What you should do:
All that should come back is the lines of the data below from the one containing "body_size: 267" to the one containing "content_type: application/javascript; charset=utf-8", inclusive, exactly as they stand.

(Recorded data)
□ □ □
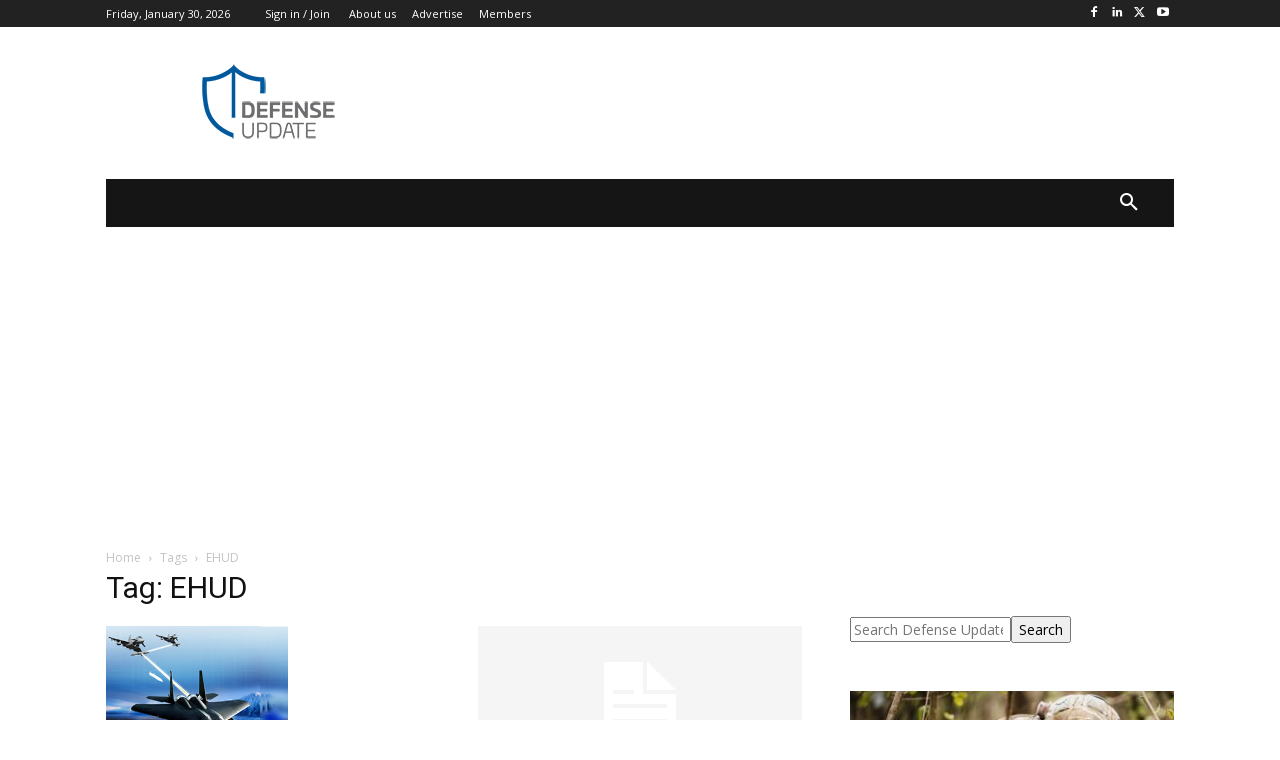

--- FILE ---
content_type: text/html; charset=utf-8
request_url: https://www.google.com/recaptcha/api2/aframe
body_size: 267
content:
<!DOCTYPE HTML><html><head><meta http-equiv="content-type" content="text/html; charset=UTF-8"></head><body><script nonce="Ud9WOLHUdtrcKu-AJDRhgQ">/** Anti-fraud and anti-abuse applications only. See google.com/recaptcha */ try{var clients={'sodar':'https://pagead2.googlesyndication.com/pagead/sodar?'};window.addEventListener("message",function(a){try{if(a.source===window.parent){var b=JSON.parse(a.data);var c=clients[b['id']];if(c){var d=document.createElement('img');d.src=c+b['params']+'&rc='+(localStorage.getItem("rc::a")?sessionStorage.getItem("rc::b"):"");window.document.body.appendChild(d);sessionStorage.setItem("rc::e",parseInt(sessionStorage.getItem("rc::e")||0)+1);localStorage.setItem("rc::h",'1769803002887');}}}catch(b){}});window.parent.postMessage("_grecaptcha_ready", "*");}catch(b){}</script></body></html>

--- FILE ---
content_type: application/javascript; charset=utf-8
request_url: https://fundingchoicesmessages.google.com/f/AGSKWxVqQQV49Lz4Lgw2v8XXlDShEpy0qRCpFTrTF_fL83Nj2Wp-5mpzHC6KV4BI9y6z5_-VEu-hbZ94ulTToBGv8Lzq8x2lEKOqN2Q_Ykn-UGTqzPC6f50SysbU5itdrh6ixMvAP-A1v-jfH03TCDyPxJyOOjelBNJapqE9ajR9O5KN6MRvI6Cx2J06EL4T/_/vtextads./adforge.?view=ad&.trc-content-sponsored/adframe728a.
body_size: -1285
content:
window['23bad9b3-16c1-4f3c-aabf-f7310adf22ec'] = true;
□ □ □
Response for this exercise:
body_size: 267
content:
<!DOCTYPE HTML><html><head><meta http-equiv="content-type" content="text/html; charset=UTF-8"></head><body><script nonce="Ud9WOLHUdtrcKu-AJDRhgQ">/** Anti-fraud and anti-abuse applications only. See google.com/recaptcha */ try{var clients={'sodar':'https://pagead2.googlesyndication.com/pagead/sodar?'};window.addEventListener("message",function(a){try{if(a.source===window.parent){var b=JSON.parse(a.data);var c=clients[b['id']];if(c){var d=document.createElement('img');d.src=c+b['params']+'&rc='+(localStorage.getItem("rc::a")?sessionStorage.getItem("rc::b"):"");window.document.body.appendChild(d);sessionStorage.setItem("rc::e",parseInt(sessionStorage.getItem("rc::e")||0)+1);localStorage.setItem("rc::h",'1769803002887');}}}catch(b){}});window.parent.postMessage("_grecaptcha_ready", "*");}catch(b){}</script></body></html>

--- FILE ---
content_type: application/javascript; charset=utf-8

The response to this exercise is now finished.